◆ Exercise brief: Copy the records from the line containing "Which member among" up to and including the line containing "9.61 metres", reproducing each line without alteration.
## Start
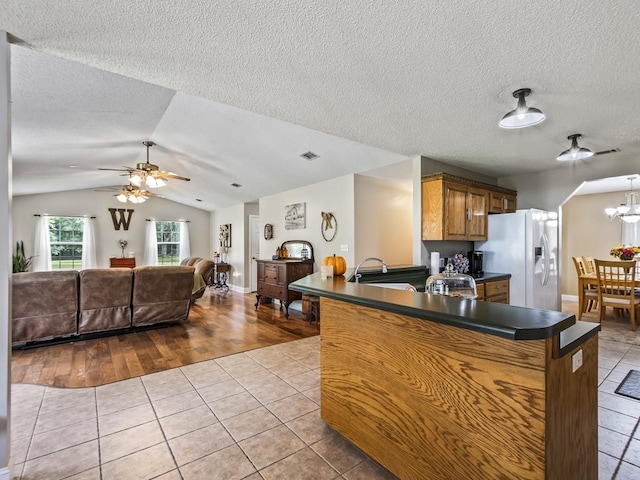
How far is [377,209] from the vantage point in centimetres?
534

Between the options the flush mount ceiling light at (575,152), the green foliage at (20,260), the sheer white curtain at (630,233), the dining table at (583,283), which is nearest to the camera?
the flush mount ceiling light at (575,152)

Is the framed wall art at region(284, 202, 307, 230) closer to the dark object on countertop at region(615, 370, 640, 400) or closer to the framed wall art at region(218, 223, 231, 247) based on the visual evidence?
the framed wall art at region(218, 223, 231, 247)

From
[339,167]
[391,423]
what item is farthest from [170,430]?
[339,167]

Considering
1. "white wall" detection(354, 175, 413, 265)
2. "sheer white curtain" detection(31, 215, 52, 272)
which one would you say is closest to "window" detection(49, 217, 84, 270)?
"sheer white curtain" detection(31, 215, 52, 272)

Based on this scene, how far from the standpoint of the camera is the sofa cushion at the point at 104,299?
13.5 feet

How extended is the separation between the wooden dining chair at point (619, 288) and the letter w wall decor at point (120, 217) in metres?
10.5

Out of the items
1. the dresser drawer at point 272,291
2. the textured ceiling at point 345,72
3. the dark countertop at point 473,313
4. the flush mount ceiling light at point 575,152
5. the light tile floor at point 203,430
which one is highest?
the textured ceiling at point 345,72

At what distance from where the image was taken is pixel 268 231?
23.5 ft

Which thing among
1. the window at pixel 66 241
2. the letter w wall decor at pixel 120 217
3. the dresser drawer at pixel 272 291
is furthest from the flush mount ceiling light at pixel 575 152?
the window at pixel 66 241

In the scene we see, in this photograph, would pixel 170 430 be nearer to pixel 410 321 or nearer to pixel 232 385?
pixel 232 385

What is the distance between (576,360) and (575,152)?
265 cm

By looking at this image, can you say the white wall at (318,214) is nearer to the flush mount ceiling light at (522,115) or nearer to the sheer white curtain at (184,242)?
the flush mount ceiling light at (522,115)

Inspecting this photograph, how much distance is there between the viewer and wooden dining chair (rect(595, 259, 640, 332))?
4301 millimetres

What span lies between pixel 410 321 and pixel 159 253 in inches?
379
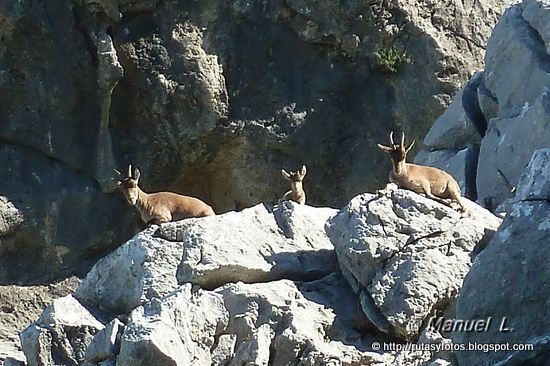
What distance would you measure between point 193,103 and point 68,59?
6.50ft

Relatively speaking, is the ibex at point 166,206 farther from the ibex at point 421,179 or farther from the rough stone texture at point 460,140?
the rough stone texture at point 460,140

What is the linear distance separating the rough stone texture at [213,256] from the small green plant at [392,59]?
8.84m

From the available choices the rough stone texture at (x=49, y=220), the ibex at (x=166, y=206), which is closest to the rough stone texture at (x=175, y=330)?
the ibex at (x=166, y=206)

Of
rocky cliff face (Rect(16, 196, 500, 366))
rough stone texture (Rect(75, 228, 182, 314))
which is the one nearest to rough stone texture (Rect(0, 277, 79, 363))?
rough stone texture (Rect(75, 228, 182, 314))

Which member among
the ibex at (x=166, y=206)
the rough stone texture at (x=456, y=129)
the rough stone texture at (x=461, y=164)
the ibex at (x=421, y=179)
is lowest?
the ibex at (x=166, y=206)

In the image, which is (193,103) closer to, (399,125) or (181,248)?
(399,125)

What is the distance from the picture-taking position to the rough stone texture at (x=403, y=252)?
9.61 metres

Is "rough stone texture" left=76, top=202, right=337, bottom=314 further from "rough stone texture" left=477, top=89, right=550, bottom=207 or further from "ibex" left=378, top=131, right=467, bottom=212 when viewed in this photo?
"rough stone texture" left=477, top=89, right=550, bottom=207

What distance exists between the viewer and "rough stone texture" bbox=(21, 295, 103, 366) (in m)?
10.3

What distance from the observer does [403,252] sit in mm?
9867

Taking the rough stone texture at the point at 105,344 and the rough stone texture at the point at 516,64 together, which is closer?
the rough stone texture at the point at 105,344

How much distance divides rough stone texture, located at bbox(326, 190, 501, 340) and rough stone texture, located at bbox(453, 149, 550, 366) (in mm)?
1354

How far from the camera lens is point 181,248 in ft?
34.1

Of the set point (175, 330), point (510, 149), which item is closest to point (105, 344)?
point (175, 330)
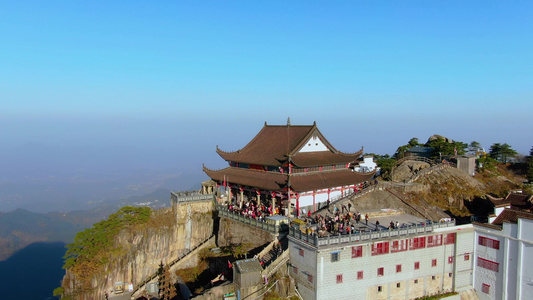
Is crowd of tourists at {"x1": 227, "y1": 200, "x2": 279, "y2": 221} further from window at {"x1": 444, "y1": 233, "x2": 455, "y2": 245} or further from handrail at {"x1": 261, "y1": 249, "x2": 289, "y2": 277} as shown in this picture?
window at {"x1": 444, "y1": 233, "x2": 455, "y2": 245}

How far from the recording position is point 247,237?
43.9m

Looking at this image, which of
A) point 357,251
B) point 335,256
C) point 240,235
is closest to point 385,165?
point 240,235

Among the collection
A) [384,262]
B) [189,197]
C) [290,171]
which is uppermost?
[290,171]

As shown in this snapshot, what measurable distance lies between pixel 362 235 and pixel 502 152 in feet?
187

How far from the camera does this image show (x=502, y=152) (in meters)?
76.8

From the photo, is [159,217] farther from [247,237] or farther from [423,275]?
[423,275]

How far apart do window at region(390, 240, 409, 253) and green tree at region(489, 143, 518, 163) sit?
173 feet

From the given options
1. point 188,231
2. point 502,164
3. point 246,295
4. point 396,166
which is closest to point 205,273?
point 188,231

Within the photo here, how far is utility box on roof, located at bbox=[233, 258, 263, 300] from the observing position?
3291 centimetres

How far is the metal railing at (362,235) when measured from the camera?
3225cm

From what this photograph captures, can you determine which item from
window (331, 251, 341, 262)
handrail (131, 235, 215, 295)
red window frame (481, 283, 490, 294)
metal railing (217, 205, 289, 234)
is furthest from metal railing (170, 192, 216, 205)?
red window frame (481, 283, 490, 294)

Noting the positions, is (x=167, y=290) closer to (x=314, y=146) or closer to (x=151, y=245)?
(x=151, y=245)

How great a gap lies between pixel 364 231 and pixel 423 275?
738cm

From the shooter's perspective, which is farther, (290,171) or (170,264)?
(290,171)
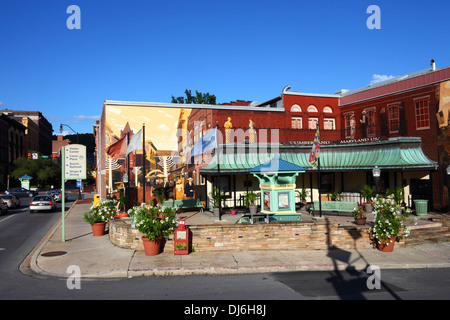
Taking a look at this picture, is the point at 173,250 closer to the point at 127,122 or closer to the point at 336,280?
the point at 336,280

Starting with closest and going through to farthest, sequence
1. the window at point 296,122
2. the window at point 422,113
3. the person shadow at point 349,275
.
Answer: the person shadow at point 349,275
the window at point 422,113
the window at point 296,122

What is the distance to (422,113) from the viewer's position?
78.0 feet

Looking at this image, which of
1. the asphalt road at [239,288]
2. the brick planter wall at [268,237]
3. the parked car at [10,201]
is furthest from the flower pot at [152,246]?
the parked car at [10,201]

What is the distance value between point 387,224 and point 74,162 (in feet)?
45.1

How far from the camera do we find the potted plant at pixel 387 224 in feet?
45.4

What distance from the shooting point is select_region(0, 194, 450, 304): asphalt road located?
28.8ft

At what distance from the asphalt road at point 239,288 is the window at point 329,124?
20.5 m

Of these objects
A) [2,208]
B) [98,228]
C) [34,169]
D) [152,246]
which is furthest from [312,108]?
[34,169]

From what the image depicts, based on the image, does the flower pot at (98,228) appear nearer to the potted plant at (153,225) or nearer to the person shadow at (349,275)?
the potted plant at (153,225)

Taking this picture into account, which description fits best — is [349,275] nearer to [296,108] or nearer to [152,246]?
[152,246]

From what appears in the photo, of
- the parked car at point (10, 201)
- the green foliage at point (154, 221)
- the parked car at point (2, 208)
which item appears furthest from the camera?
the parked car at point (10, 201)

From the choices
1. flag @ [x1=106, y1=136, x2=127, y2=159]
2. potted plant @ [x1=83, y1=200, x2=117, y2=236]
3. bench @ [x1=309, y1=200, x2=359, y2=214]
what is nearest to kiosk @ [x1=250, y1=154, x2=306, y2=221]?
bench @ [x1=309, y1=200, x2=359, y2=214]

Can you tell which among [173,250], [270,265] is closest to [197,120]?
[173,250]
## End
◆ Expected output:
Which member among
the ibex at (x=166, y=206)
the rough stone texture at (x=456, y=129)
the rough stone texture at (x=461, y=164)
the ibex at (x=421, y=179)
is lowest?
the ibex at (x=166, y=206)

In the image, which is (193,103) closer to, (399,125) or (181,248)?
(399,125)

What is the distance from the picture-taking position to the rough stone texture at (x=403, y=252)?
9.61 metres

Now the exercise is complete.